Advocacy groups are using Padilla as a platform to attack the nation’s counterterrorism policies, which they believe should be limited to the tools used against common criminals. They advance their agenda by legally harassing officials, agents and soldiers, and so raise the costs of public service to anyone who does not hew to their extreme, unreasonable views.
Unfortunately, the men and women on the front lines of this covert war have reason to doubt the backbone of their superiors. As chronicled in former CIA counterterrorism expert Jose Rodriguez’s new book “Hard Measures,” CIA officials briefed Rep. Nancy Pelosi (D., Calif.) in the fall of 2002 on waterboarding and other enhanced interrogation methods. After becoming House speaker in 2007, she denied being briefed on “waterboarding or any of these other enhanced interrogation methods,” and she later adjusted her story to say she was “told explicitly that waterboarding was not being used.”

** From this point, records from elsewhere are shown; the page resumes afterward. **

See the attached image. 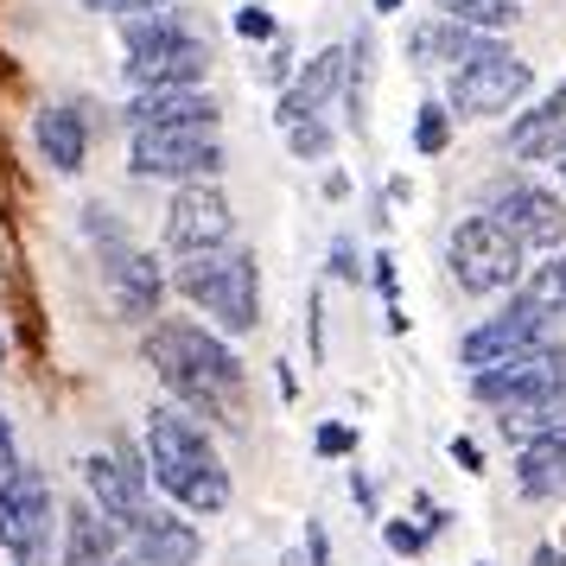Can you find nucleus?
Returning a JSON list of instances; mask_svg holds the SVG:
<instances>
[{
	"instance_id": "nucleus-32",
	"label": "nucleus",
	"mask_w": 566,
	"mask_h": 566,
	"mask_svg": "<svg viewBox=\"0 0 566 566\" xmlns=\"http://www.w3.org/2000/svg\"><path fill=\"white\" fill-rule=\"evenodd\" d=\"M20 439H13V420H7V413H0V484H7V478H13V471H20Z\"/></svg>"
},
{
	"instance_id": "nucleus-7",
	"label": "nucleus",
	"mask_w": 566,
	"mask_h": 566,
	"mask_svg": "<svg viewBox=\"0 0 566 566\" xmlns=\"http://www.w3.org/2000/svg\"><path fill=\"white\" fill-rule=\"evenodd\" d=\"M128 172L134 179L205 185L223 172V140H217V128H134Z\"/></svg>"
},
{
	"instance_id": "nucleus-11",
	"label": "nucleus",
	"mask_w": 566,
	"mask_h": 566,
	"mask_svg": "<svg viewBox=\"0 0 566 566\" xmlns=\"http://www.w3.org/2000/svg\"><path fill=\"white\" fill-rule=\"evenodd\" d=\"M77 471H83V496H90L115 528H128L134 535V528H154L159 522L154 503H147V478L128 471L115 452H90V459H77Z\"/></svg>"
},
{
	"instance_id": "nucleus-21",
	"label": "nucleus",
	"mask_w": 566,
	"mask_h": 566,
	"mask_svg": "<svg viewBox=\"0 0 566 566\" xmlns=\"http://www.w3.org/2000/svg\"><path fill=\"white\" fill-rule=\"evenodd\" d=\"M515 484H522V496H566V420L554 433H541L522 446Z\"/></svg>"
},
{
	"instance_id": "nucleus-18",
	"label": "nucleus",
	"mask_w": 566,
	"mask_h": 566,
	"mask_svg": "<svg viewBox=\"0 0 566 566\" xmlns=\"http://www.w3.org/2000/svg\"><path fill=\"white\" fill-rule=\"evenodd\" d=\"M503 39H490V32H471V27H459V20H420V27L408 32V57L413 64H471V57H484V52H496Z\"/></svg>"
},
{
	"instance_id": "nucleus-38",
	"label": "nucleus",
	"mask_w": 566,
	"mask_h": 566,
	"mask_svg": "<svg viewBox=\"0 0 566 566\" xmlns=\"http://www.w3.org/2000/svg\"><path fill=\"white\" fill-rule=\"evenodd\" d=\"M413 510H420V528H427V535H439V528H446V522H452V515L439 510L433 496H413Z\"/></svg>"
},
{
	"instance_id": "nucleus-33",
	"label": "nucleus",
	"mask_w": 566,
	"mask_h": 566,
	"mask_svg": "<svg viewBox=\"0 0 566 566\" xmlns=\"http://www.w3.org/2000/svg\"><path fill=\"white\" fill-rule=\"evenodd\" d=\"M261 83H274V90H286V83H293V52H286V45H274V52H268Z\"/></svg>"
},
{
	"instance_id": "nucleus-25",
	"label": "nucleus",
	"mask_w": 566,
	"mask_h": 566,
	"mask_svg": "<svg viewBox=\"0 0 566 566\" xmlns=\"http://www.w3.org/2000/svg\"><path fill=\"white\" fill-rule=\"evenodd\" d=\"M446 20H459V27L471 32H510L515 20H522V0H446Z\"/></svg>"
},
{
	"instance_id": "nucleus-39",
	"label": "nucleus",
	"mask_w": 566,
	"mask_h": 566,
	"mask_svg": "<svg viewBox=\"0 0 566 566\" xmlns=\"http://www.w3.org/2000/svg\"><path fill=\"white\" fill-rule=\"evenodd\" d=\"M528 566H566V547L560 541H541L535 554H528Z\"/></svg>"
},
{
	"instance_id": "nucleus-13",
	"label": "nucleus",
	"mask_w": 566,
	"mask_h": 566,
	"mask_svg": "<svg viewBox=\"0 0 566 566\" xmlns=\"http://www.w3.org/2000/svg\"><path fill=\"white\" fill-rule=\"evenodd\" d=\"M103 286H108V300H115V312L134 318V325H154L159 300H166L159 261L140 255V249H128V242H115V249L103 255Z\"/></svg>"
},
{
	"instance_id": "nucleus-20",
	"label": "nucleus",
	"mask_w": 566,
	"mask_h": 566,
	"mask_svg": "<svg viewBox=\"0 0 566 566\" xmlns=\"http://www.w3.org/2000/svg\"><path fill=\"white\" fill-rule=\"evenodd\" d=\"M64 566H115V522H108L90 496L64 510Z\"/></svg>"
},
{
	"instance_id": "nucleus-1",
	"label": "nucleus",
	"mask_w": 566,
	"mask_h": 566,
	"mask_svg": "<svg viewBox=\"0 0 566 566\" xmlns=\"http://www.w3.org/2000/svg\"><path fill=\"white\" fill-rule=\"evenodd\" d=\"M140 350H147L154 376L179 395L185 408L235 420V401H242V363H235V350L223 344V337H210L205 325H191V318H154Z\"/></svg>"
},
{
	"instance_id": "nucleus-12",
	"label": "nucleus",
	"mask_w": 566,
	"mask_h": 566,
	"mask_svg": "<svg viewBox=\"0 0 566 566\" xmlns=\"http://www.w3.org/2000/svg\"><path fill=\"white\" fill-rule=\"evenodd\" d=\"M547 337V318H541L535 306H522V300H510L503 312H490L484 325H471V332L459 337V363L478 376V369H490V363L515 357V350H528V344H541Z\"/></svg>"
},
{
	"instance_id": "nucleus-16",
	"label": "nucleus",
	"mask_w": 566,
	"mask_h": 566,
	"mask_svg": "<svg viewBox=\"0 0 566 566\" xmlns=\"http://www.w3.org/2000/svg\"><path fill=\"white\" fill-rule=\"evenodd\" d=\"M122 122L128 128H217V103L205 90H134Z\"/></svg>"
},
{
	"instance_id": "nucleus-43",
	"label": "nucleus",
	"mask_w": 566,
	"mask_h": 566,
	"mask_svg": "<svg viewBox=\"0 0 566 566\" xmlns=\"http://www.w3.org/2000/svg\"><path fill=\"white\" fill-rule=\"evenodd\" d=\"M0 363H7V344H0Z\"/></svg>"
},
{
	"instance_id": "nucleus-44",
	"label": "nucleus",
	"mask_w": 566,
	"mask_h": 566,
	"mask_svg": "<svg viewBox=\"0 0 566 566\" xmlns=\"http://www.w3.org/2000/svg\"><path fill=\"white\" fill-rule=\"evenodd\" d=\"M439 7H446V0H439Z\"/></svg>"
},
{
	"instance_id": "nucleus-3",
	"label": "nucleus",
	"mask_w": 566,
	"mask_h": 566,
	"mask_svg": "<svg viewBox=\"0 0 566 566\" xmlns=\"http://www.w3.org/2000/svg\"><path fill=\"white\" fill-rule=\"evenodd\" d=\"M191 306L205 312L217 332H255L261 325V268L249 249H210V255H185L179 274H172Z\"/></svg>"
},
{
	"instance_id": "nucleus-19",
	"label": "nucleus",
	"mask_w": 566,
	"mask_h": 566,
	"mask_svg": "<svg viewBox=\"0 0 566 566\" xmlns=\"http://www.w3.org/2000/svg\"><path fill=\"white\" fill-rule=\"evenodd\" d=\"M198 528L191 522H179V515H159L154 528H134L128 554L115 566H198Z\"/></svg>"
},
{
	"instance_id": "nucleus-40",
	"label": "nucleus",
	"mask_w": 566,
	"mask_h": 566,
	"mask_svg": "<svg viewBox=\"0 0 566 566\" xmlns=\"http://www.w3.org/2000/svg\"><path fill=\"white\" fill-rule=\"evenodd\" d=\"M376 286L388 293V312H395V255H376Z\"/></svg>"
},
{
	"instance_id": "nucleus-17",
	"label": "nucleus",
	"mask_w": 566,
	"mask_h": 566,
	"mask_svg": "<svg viewBox=\"0 0 566 566\" xmlns=\"http://www.w3.org/2000/svg\"><path fill=\"white\" fill-rule=\"evenodd\" d=\"M205 71H210V45L205 39H185V45H166V52L128 57V83L134 90H205Z\"/></svg>"
},
{
	"instance_id": "nucleus-30",
	"label": "nucleus",
	"mask_w": 566,
	"mask_h": 566,
	"mask_svg": "<svg viewBox=\"0 0 566 566\" xmlns=\"http://www.w3.org/2000/svg\"><path fill=\"white\" fill-rule=\"evenodd\" d=\"M235 32H242V39H281V27H274L268 7H242V13H235Z\"/></svg>"
},
{
	"instance_id": "nucleus-35",
	"label": "nucleus",
	"mask_w": 566,
	"mask_h": 566,
	"mask_svg": "<svg viewBox=\"0 0 566 566\" xmlns=\"http://www.w3.org/2000/svg\"><path fill=\"white\" fill-rule=\"evenodd\" d=\"M452 464H459V471H471V478H478V471H484V452H478V439H452Z\"/></svg>"
},
{
	"instance_id": "nucleus-9",
	"label": "nucleus",
	"mask_w": 566,
	"mask_h": 566,
	"mask_svg": "<svg viewBox=\"0 0 566 566\" xmlns=\"http://www.w3.org/2000/svg\"><path fill=\"white\" fill-rule=\"evenodd\" d=\"M484 217H496V223H503L528 255H535V249H560V242H566V205L547 191V185H535V179L490 185Z\"/></svg>"
},
{
	"instance_id": "nucleus-24",
	"label": "nucleus",
	"mask_w": 566,
	"mask_h": 566,
	"mask_svg": "<svg viewBox=\"0 0 566 566\" xmlns=\"http://www.w3.org/2000/svg\"><path fill=\"white\" fill-rule=\"evenodd\" d=\"M515 300H522V306H535L547 325H554V318H566V255L535 261V274H522Z\"/></svg>"
},
{
	"instance_id": "nucleus-41",
	"label": "nucleus",
	"mask_w": 566,
	"mask_h": 566,
	"mask_svg": "<svg viewBox=\"0 0 566 566\" xmlns=\"http://www.w3.org/2000/svg\"><path fill=\"white\" fill-rule=\"evenodd\" d=\"M376 13H401V0H376Z\"/></svg>"
},
{
	"instance_id": "nucleus-23",
	"label": "nucleus",
	"mask_w": 566,
	"mask_h": 566,
	"mask_svg": "<svg viewBox=\"0 0 566 566\" xmlns=\"http://www.w3.org/2000/svg\"><path fill=\"white\" fill-rule=\"evenodd\" d=\"M122 39H128V52H166V45H185V39H198V32L185 27L172 7H147V13H128L122 20Z\"/></svg>"
},
{
	"instance_id": "nucleus-31",
	"label": "nucleus",
	"mask_w": 566,
	"mask_h": 566,
	"mask_svg": "<svg viewBox=\"0 0 566 566\" xmlns=\"http://www.w3.org/2000/svg\"><path fill=\"white\" fill-rule=\"evenodd\" d=\"M332 274H337V281H357V274H363L357 242H350V235H337V242H332Z\"/></svg>"
},
{
	"instance_id": "nucleus-4",
	"label": "nucleus",
	"mask_w": 566,
	"mask_h": 566,
	"mask_svg": "<svg viewBox=\"0 0 566 566\" xmlns=\"http://www.w3.org/2000/svg\"><path fill=\"white\" fill-rule=\"evenodd\" d=\"M446 268H452V281L471 293V300H490V293H515L522 274H528V249L515 242L496 217H464L452 242H446Z\"/></svg>"
},
{
	"instance_id": "nucleus-34",
	"label": "nucleus",
	"mask_w": 566,
	"mask_h": 566,
	"mask_svg": "<svg viewBox=\"0 0 566 566\" xmlns=\"http://www.w3.org/2000/svg\"><path fill=\"white\" fill-rule=\"evenodd\" d=\"M83 7H90V13H122V20H128V13H147V7H166V0H83Z\"/></svg>"
},
{
	"instance_id": "nucleus-22",
	"label": "nucleus",
	"mask_w": 566,
	"mask_h": 566,
	"mask_svg": "<svg viewBox=\"0 0 566 566\" xmlns=\"http://www.w3.org/2000/svg\"><path fill=\"white\" fill-rule=\"evenodd\" d=\"M369 77H376V39L357 32L350 45H344V115H350V128H369Z\"/></svg>"
},
{
	"instance_id": "nucleus-6",
	"label": "nucleus",
	"mask_w": 566,
	"mask_h": 566,
	"mask_svg": "<svg viewBox=\"0 0 566 566\" xmlns=\"http://www.w3.org/2000/svg\"><path fill=\"white\" fill-rule=\"evenodd\" d=\"M535 90V64L528 57H515L510 45H496V52L471 57V64H459L452 71V83H446V108H452V122H490V115H510L522 96Z\"/></svg>"
},
{
	"instance_id": "nucleus-36",
	"label": "nucleus",
	"mask_w": 566,
	"mask_h": 566,
	"mask_svg": "<svg viewBox=\"0 0 566 566\" xmlns=\"http://www.w3.org/2000/svg\"><path fill=\"white\" fill-rule=\"evenodd\" d=\"M528 115H535V122H566V77L554 83V90H547V103L528 108Z\"/></svg>"
},
{
	"instance_id": "nucleus-28",
	"label": "nucleus",
	"mask_w": 566,
	"mask_h": 566,
	"mask_svg": "<svg viewBox=\"0 0 566 566\" xmlns=\"http://www.w3.org/2000/svg\"><path fill=\"white\" fill-rule=\"evenodd\" d=\"M350 452H357V433L344 420H325L318 427V459H350Z\"/></svg>"
},
{
	"instance_id": "nucleus-42",
	"label": "nucleus",
	"mask_w": 566,
	"mask_h": 566,
	"mask_svg": "<svg viewBox=\"0 0 566 566\" xmlns=\"http://www.w3.org/2000/svg\"><path fill=\"white\" fill-rule=\"evenodd\" d=\"M554 166H560V179H566V154H560V159H554Z\"/></svg>"
},
{
	"instance_id": "nucleus-29",
	"label": "nucleus",
	"mask_w": 566,
	"mask_h": 566,
	"mask_svg": "<svg viewBox=\"0 0 566 566\" xmlns=\"http://www.w3.org/2000/svg\"><path fill=\"white\" fill-rule=\"evenodd\" d=\"M382 541L395 547V554H401V560H413V554L427 547V528H413V522H388V528H382Z\"/></svg>"
},
{
	"instance_id": "nucleus-2",
	"label": "nucleus",
	"mask_w": 566,
	"mask_h": 566,
	"mask_svg": "<svg viewBox=\"0 0 566 566\" xmlns=\"http://www.w3.org/2000/svg\"><path fill=\"white\" fill-rule=\"evenodd\" d=\"M147 478H154L185 515H223L230 510V471L217 459L210 433L179 408L147 413Z\"/></svg>"
},
{
	"instance_id": "nucleus-15",
	"label": "nucleus",
	"mask_w": 566,
	"mask_h": 566,
	"mask_svg": "<svg viewBox=\"0 0 566 566\" xmlns=\"http://www.w3.org/2000/svg\"><path fill=\"white\" fill-rule=\"evenodd\" d=\"M32 147H39V159L52 166L57 179H77L83 166H90V122H83L71 103L39 108V122H32Z\"/></svg>"
},
{
	"instance_id": "nucleus-8",
	"label": "nucleus",
	"mask_w": 566,
	"mask_h": 566,
	"mask_svg": "<svg viewBox=\"0 0 566 566\" xmlns=\"http://www.w3.org/2000/svg\"><path fill=\"white\" fill-rule=\"evenodd\" d=\"M560 388H566V344H554V337H541V344H528V350H515V357L490 363V369L471 376V395L496 413L535 408V401L560 395Z\"/></svg>"
},
{
	"instance_id": "nucleus-5",
	"label": "nucleus",
	"mask_w": 566,
	"mask_h": 566,
	"mask_svg": "<svg viewBox=\"0 0 566 566\" xmlns=\"http://www.w3.org/2000/svg\"><path fill=\"white\" fill-rule=\"evenodd\" d=\"M64 522L52 496V478L39 464H20L0 484V547L13 566H52V528Z\"/></svg>"
},
{
	"instance_id": "nucleus-10",
	"label": "nucleus",
	"mask_w": 566,
	"mask_h": 566,
	"mask_svg": "<svg viewBox=\"0 0 566 566\" xmlns=\"http://www.w3.org/2000/svg\"><path fill=\"white\" fill-rule=\"evenodd\" d=\"M235 235V210L223 198V185H179V198L166 210V249L172 255H210V249H230Z\"/></svg>"
},
{
	"instance_id": "nucleus-14",
	"label": "nucleus",
	"mask_w": 566,
	"mask_h": 566,
	"mask_svg": "<svg viewBox=\"0 0 566 566\" xmlns=\"http://www.w3.org/2000/svg\"><path fill=\"white\" fill-rule=\"evenodd\" d=\"M332 96H344V45L306 57V71H300V77L281 90L274 122H281V128H293V122H312V115H325V108H332Z\"/></svg>"
},
{
	"instance_id": "nucleus-26",
	"label": "nucleus",
	"mask_w": 566,
	"mask_h": 566,
	"mask_svg": "<svg viewBox=\"0 0 566 566\" xmlns=\"http://www.w3.org/2000/svg\"><path fill=\"white\" fill-rule=\"evenodd\" d=\"M446 147H452V108L439 103V96H427V103H420V115H413V154L439 159Z\"/></svg>"
},
{
	"instance_id": "nucleus-27",
	"label": "nucleus",
	"mask_w": 566,
	"mask_h": 566,
	"mask_svg": "<svg viewBox=\"0 0 566 566\" xmlns=\"http://www.w3.org/2000/svg\"><path fill=\"white\" fill-rule=\"evenodd\" d=\"M286 147H293V159H332V128H325V115L293 122V128H286Z\"/></svg>"
},
{
	"instance_id": "nucleus-37",
	"label": "nucleus",
	"mask_w": 566,
	"mask_h": 566,
	"mask_svg": "<svg viewBox=\"0 0 566 566\" xmlns=\"http://www.w3.org/2000/svg\"><path fill=\"white\" fill-rule=\"evenodd\" d=\"M306 554H312V566H332V541H325V522H306Z\"/></svg>"
}]
</instances>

Her party led a witch hunt for the CIA officers who conducted interrogations that created the deep reservoir of intelligence that disrupted terrorist attacks on the homeland and ultimately located Osama bin Laden and other al Qaeda leaders.
The executive branch has shown the same lack of backbone. President Obama declared the CIA’s interrogation methods to be “torture” before the courts or his own Justice Department had delivered a considered opinion. He launched an independent counsel to hound CIA agents, even though career prosecutors had already looked into claims of abuse and found no charges appropriate. He tried to close Guantanamo Bay without any real alternative, stalled special military commissions established by President Bush and ratified by Congress, and has relied on drones to kill rather than capture al Qaeda leaders for their intelligence.
The men and women fighting this war will understandably respond by becoming risk-averse or paralyzed by uncertainty—the very attitudes that allowed the 9/11 attacks to succeed. CIA agents are taking out group insurance against litigation. Some drone pilots are not re-enlisting because they have little confidence in this administration to defend them. Some special forces officers worry that the president will reveal sensitive operational information, or blow hard-to-come-by intelligence, just to gain a temporary partisan advantage in an election.
Worrying about future lawsuits will distort official decision-making, which should balance the costs and benefits to the national interest and not worry about personal liability. No one will ever sue a government official for doing nothing, even as dangers loom.
If we are to prevail in this unprecedented war, those elected and appointed to office must show that they will protect those who fight.